Li Chunman (李春满; ; born 30 May 1962) is a Chinese football manager and former football player of Korean descent. He is currently the assistant coach of Chinese Super League side Guizhou Renhe.

==Playing career==
Li Chunman began football training when he studied at primary school and was selected to city's youth team in 1976. He was scouted by Liaoning coach Ni Jide in 1977. Li was promoted to the first team of Liaoning in 1983 but failed to established himself within the team. He announced his retirement in the middle of 1986.

==Management career==
Li went to Beijing University of Physical Education in September 1986 where he received his bachelor's degree in 1990 and master's degree in 1992. He stayed at Beijing University of Physical Education (later changed its name as Beijing Sport University) as a teacher and coach of school football team after his graduation. He studied abroad at Seoul National University between 1996 and 1999 and received his doctor degree of sports psychology. He became a professor of football department at Beijing Sport University.

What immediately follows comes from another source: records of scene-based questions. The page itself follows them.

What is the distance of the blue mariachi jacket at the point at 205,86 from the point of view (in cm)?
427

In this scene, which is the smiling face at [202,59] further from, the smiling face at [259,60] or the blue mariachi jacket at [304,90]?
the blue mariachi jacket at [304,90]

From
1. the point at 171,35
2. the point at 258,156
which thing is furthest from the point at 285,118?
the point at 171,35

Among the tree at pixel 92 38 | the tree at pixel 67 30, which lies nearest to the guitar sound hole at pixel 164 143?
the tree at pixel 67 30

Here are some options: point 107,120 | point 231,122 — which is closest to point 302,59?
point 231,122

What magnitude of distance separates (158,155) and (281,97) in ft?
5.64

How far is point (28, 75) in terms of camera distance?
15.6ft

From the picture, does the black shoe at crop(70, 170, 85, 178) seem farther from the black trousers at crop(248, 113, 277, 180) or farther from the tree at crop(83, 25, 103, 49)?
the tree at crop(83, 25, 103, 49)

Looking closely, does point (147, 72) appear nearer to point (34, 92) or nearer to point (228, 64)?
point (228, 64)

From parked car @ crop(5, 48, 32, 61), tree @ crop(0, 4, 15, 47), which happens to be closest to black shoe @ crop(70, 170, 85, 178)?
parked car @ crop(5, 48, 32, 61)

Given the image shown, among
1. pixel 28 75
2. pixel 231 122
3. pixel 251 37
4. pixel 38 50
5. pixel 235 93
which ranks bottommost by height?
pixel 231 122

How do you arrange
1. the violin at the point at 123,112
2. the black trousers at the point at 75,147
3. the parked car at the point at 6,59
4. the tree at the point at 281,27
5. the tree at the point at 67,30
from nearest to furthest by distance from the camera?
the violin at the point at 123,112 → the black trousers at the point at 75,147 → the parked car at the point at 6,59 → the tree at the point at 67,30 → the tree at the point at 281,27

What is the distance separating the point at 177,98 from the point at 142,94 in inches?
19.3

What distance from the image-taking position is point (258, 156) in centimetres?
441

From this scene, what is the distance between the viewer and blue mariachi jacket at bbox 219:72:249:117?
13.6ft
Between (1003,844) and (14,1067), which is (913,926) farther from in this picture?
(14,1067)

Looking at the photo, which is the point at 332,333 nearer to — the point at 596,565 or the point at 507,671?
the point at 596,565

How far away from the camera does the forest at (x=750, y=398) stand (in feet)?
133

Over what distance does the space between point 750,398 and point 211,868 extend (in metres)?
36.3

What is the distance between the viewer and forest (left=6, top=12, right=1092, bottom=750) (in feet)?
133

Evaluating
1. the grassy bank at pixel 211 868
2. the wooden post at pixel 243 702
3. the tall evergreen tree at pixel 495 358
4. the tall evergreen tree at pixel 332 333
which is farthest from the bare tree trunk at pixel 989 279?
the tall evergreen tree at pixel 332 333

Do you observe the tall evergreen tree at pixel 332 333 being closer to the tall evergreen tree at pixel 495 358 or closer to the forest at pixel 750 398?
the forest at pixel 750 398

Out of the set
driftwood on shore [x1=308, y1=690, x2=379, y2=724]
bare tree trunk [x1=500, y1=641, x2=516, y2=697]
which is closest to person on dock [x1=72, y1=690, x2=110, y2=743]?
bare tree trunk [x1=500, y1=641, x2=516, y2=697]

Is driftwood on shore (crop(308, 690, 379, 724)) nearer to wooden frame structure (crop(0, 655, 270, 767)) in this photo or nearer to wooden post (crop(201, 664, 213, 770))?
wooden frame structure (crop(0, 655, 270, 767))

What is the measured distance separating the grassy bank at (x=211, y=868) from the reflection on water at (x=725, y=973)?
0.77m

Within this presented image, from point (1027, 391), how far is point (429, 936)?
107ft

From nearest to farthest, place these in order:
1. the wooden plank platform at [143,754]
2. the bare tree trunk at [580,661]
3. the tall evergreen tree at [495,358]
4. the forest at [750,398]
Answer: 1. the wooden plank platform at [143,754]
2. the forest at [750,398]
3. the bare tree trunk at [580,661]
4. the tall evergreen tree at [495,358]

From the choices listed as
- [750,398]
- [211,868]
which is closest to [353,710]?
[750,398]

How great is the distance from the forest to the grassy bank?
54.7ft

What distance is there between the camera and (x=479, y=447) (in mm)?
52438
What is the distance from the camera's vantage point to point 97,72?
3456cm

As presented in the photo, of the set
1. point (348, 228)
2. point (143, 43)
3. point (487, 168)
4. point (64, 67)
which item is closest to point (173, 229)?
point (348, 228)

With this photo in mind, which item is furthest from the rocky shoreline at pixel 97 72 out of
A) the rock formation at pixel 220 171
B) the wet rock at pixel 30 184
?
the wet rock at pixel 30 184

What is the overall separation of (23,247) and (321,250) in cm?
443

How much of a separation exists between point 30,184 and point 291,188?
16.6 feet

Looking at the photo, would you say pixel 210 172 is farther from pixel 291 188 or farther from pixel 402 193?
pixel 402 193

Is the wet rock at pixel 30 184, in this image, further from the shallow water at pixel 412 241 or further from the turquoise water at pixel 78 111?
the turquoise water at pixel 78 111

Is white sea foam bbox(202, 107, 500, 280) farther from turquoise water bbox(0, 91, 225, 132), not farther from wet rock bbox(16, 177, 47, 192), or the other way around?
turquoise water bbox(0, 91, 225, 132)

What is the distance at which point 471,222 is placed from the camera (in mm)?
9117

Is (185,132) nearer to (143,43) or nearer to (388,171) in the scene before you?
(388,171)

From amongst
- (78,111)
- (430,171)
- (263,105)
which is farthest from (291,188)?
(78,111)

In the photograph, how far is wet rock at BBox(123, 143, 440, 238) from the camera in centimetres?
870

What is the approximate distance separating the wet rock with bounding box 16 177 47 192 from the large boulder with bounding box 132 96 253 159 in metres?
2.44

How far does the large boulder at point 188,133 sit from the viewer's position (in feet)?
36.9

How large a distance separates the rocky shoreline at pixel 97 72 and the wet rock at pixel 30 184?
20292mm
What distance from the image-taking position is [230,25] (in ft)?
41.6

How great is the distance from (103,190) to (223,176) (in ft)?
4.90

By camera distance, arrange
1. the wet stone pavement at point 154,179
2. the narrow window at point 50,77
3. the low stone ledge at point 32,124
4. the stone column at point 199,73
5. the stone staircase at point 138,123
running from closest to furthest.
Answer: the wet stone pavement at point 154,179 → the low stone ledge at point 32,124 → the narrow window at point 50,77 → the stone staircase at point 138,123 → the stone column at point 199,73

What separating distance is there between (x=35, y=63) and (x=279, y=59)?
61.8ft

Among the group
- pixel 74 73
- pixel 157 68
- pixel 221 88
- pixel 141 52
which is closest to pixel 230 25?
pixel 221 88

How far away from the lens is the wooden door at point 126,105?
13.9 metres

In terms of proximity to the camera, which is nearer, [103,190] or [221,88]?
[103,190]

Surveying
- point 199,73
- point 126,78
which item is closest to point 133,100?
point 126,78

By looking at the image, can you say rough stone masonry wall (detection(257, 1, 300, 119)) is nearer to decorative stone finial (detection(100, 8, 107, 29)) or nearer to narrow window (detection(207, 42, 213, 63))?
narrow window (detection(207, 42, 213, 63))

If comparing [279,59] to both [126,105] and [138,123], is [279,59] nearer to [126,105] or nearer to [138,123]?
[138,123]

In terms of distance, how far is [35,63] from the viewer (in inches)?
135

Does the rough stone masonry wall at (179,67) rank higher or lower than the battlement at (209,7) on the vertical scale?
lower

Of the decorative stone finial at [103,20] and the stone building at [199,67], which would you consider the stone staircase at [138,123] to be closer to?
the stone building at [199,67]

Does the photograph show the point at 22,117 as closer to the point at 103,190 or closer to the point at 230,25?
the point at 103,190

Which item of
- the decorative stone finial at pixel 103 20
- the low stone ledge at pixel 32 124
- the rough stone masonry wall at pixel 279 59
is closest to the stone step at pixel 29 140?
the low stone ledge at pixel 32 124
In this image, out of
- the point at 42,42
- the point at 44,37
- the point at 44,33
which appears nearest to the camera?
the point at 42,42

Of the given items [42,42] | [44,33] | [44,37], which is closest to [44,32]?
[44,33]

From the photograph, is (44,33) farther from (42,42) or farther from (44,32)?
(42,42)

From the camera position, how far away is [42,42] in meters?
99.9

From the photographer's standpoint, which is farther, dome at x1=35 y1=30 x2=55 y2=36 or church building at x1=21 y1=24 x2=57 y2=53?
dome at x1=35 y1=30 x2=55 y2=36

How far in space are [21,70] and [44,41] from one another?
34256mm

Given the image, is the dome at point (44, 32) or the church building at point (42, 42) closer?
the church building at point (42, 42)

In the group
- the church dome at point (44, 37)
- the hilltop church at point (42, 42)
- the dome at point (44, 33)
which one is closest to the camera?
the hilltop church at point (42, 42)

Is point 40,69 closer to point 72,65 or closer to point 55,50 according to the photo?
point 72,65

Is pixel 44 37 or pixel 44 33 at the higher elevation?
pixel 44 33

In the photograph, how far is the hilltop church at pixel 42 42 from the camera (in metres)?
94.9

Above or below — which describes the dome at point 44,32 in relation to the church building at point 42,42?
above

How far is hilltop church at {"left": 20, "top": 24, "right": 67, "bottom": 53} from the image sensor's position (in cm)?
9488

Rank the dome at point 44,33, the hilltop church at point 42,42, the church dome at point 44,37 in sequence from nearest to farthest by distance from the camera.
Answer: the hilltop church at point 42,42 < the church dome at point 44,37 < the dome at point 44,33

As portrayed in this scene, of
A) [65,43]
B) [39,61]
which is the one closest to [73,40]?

In February 2001, Li recommended himself to Chinese Jia-A League side Chongqing Lifan. Chongqing Lifan accepted his recommendation and appoint him as the interpreter and assistant coach of Korean manager Lee Jang-soo. He followed Lee Jang-soo to join another Jia-A League team Qingdao Etsong Hainiu in December 2001. He left Qingdao at the end of 2003 season after Lee Jang-soo's resignation. He joined China League One club Henan Construction as team leader and assistant coach in December 2013. However, he was taken place by Yin Lihua on 15 April 2004.

In December 2006, Li became the assistant coach of Chinese Super League side Beijing Guoan, rejoining Lee Jang-soo. He was sacked together with Lee Jang-soo on 16 September 2009. Lee Jang-soo invited him again after Lee became the manager of China League One side Guangzhou Evergrande, but Li was unable to join Guangzhou due to the heavy task of teaching at the university. Since Lee Jang-soo haven't the AFC Professional Coaching Diploma at the time, Li agreed to register as the manager of Guangzhou Evergrande in name.

In January 2013, Li became the assistant coach of Super League club Guizhou Renhe. He joined Henan Jianye in early 2014, assisting Tang Yaodong. He left Henan after Jia Xiuquan became the new manager of the club in June 2014. He returned to Guizhou Renhe and became their team leader for 2015 league season. On 28 April 2015, Li was appointed as the temporary manager after Zhu Jiong was sacked. He became the assistant coach again on 8 July 2015 when Gong Lei gained the manager position of the club.